Anche il tentativo di confondere la questione- affermando che le condizioni messe a punto nella legislazione US sono “non vincolanti”- è stato smascherato. Le dichiarazioni politiche della legislazione passata alla Camera dei Rappresentanti saranno riprese e annualmente riesaminate, con certificazione presidenziale.

 

Vi sono ampie prove ed esempi di come le così dette clausole non-vincolanti nelle legislazioni US in realtà vengano messe in opera. L’emendamento Jackson-Vanick passato dal Congresso US all’inizio degli anni ’70, quando esisteva l’Unione Sovietica, riguardava restrizioni agli emigranti ebrei verso Israele. L’emendamento, che proibiva la vendita di alta tecnologia all’Unione Sovietica, arrivava ad impedire agli ebrei di emigrare liberamente. Questo emendamento resta ancora vigente, vent’anni dopo, anche dopo che l’Urss ha cessato di esistere e che gli ebrei hanno liberamente lasciato il paese. Così le clausole aggiunte come emendamento alla legislazione US non vengono spazzate via come clausole “non vincolanti”.

 

Anche l’argomentazione che dobbiamo aspettare il “prodotto finito” che emerge dal Congresso US prima della discussione in parlamento non è persuasiva.
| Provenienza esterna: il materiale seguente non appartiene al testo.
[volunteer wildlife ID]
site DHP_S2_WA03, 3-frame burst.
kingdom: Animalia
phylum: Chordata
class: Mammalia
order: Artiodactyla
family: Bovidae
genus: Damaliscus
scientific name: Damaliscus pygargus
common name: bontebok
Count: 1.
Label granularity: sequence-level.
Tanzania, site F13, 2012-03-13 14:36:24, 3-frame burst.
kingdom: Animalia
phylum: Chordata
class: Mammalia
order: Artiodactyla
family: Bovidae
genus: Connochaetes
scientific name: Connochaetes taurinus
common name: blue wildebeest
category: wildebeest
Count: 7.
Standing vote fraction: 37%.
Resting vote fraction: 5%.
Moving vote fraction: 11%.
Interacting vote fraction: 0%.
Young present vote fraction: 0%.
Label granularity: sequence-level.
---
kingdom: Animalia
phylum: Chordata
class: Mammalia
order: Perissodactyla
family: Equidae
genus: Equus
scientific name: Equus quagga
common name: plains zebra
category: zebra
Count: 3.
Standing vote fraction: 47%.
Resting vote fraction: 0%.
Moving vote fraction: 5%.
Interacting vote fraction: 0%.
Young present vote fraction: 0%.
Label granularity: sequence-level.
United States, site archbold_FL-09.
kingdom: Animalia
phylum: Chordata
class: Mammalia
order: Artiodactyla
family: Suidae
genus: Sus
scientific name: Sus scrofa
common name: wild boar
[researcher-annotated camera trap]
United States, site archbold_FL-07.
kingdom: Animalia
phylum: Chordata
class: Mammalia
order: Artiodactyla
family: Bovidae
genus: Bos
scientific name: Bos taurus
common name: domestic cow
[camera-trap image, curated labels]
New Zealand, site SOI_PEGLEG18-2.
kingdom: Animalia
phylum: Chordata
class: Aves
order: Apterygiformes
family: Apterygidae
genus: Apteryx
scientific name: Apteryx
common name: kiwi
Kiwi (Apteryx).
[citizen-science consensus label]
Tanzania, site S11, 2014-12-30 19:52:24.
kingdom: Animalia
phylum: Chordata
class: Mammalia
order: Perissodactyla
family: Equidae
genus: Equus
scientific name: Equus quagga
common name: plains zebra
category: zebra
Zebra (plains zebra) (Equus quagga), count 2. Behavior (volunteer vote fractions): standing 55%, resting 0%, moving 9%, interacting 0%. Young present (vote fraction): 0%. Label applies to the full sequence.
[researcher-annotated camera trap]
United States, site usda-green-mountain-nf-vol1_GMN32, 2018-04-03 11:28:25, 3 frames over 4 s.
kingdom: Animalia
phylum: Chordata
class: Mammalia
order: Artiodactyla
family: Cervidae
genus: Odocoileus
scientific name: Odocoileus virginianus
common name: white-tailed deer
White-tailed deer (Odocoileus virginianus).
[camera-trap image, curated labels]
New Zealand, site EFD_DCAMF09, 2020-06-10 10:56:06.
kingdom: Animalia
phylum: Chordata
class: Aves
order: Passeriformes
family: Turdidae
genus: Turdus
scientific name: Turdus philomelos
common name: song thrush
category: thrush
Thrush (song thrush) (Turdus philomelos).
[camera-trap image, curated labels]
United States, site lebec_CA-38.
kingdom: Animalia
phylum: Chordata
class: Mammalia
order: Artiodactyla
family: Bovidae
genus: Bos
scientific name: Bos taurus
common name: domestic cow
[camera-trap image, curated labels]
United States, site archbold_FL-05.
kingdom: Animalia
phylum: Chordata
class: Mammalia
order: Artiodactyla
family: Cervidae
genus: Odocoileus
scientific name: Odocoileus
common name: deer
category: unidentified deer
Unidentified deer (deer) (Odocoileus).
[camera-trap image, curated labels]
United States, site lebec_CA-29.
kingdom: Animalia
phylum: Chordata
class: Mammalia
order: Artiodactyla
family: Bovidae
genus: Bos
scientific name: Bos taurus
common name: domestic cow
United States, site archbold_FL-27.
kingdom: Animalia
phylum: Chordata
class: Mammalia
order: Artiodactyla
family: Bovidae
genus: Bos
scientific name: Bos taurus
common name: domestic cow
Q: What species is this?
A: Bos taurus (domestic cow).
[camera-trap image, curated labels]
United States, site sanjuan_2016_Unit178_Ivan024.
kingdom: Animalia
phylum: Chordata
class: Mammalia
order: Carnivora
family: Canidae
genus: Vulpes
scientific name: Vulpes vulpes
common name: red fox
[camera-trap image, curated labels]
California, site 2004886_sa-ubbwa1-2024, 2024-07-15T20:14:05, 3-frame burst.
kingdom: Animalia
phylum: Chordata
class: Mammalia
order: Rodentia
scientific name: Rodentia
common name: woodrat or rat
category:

Passo dopo passo, i paletti del traguardo vengono spostati e l’India si troverà legata mani e piedi, se non vengono fatti i dovuti passi correttivi ad ogni stadio. Per esempio, come dovranno procedere i negoziati sul protocollo dell’Aiea, dipenderà  dalla comprensione della sequenza dei passi nell’accordo. La realtà è che il parlamento non avrà voce effettiva negli accordi se la maggior parte delle principali decisioni diventa un atto di fede. Tutti sanno che il parlamento in India non ha poteri per ratificare trattati e accordi internazionali.

 

Ciò che il popolo dell’India dovrebbe sapere è perché il governo Upa rifiuti di avere una discussione in parlamento sulla bozza di legge, capace di far emergere il punto di vista comune e la volontà del parlamento. Mentre il Congresso US può discutere legislazioni con effetti vitali sulla sicurezza e sugli interessi di politica estera dell’India. Al popolo dell'India piacerebbe conoscere i termini della proposta ma il governo UPA non è disposto ad avere una discussione sulla bozza di legge nucleare in parlamento, che consenta l’emergere di un punto di vista comune che può rappresentare il senso di parlamento.

 

Alcuni circoli nel governo e la leadership del Congresso hanno cercato di respingere la richiesta di arrivare ad un pronunciamento del parlamento come l’allineamento del CPI(M) col BJP.

 

Questo significa solo rimuovere il problema vitale. L’accordo nucleare indo-statunitense può avere implicazioni di vasta portata. Abbiamo visto come il governo guidato del Bjp, tra il 1998 e il 2004, produsse notevoli cambiamenti  nella nostra politica estera e nelle questioni di sicurezza senza prendere in considerazione il parlamento o la popolazione.

 

Nell’accordo nucleare vi sono prospettive che l’India sottoscriva trattati “in permanenza” e che questo sia visto come un compito nazionale. Dovrebbe essere fatto ogni sforzo per lavorare ad una posizione comune nel parlamento. Se, come proclama il governo Upa, il patto nucleare è negli interessi nazionali, sicuramente il parlamento può valutare le questioni inerenti e apportare la propria opinione. Questa sarebbe la via normale attraverso la quale il governo può rafforzare la propria posizione nel lavorare ad un accordo su tali cruciali questioni nazionali.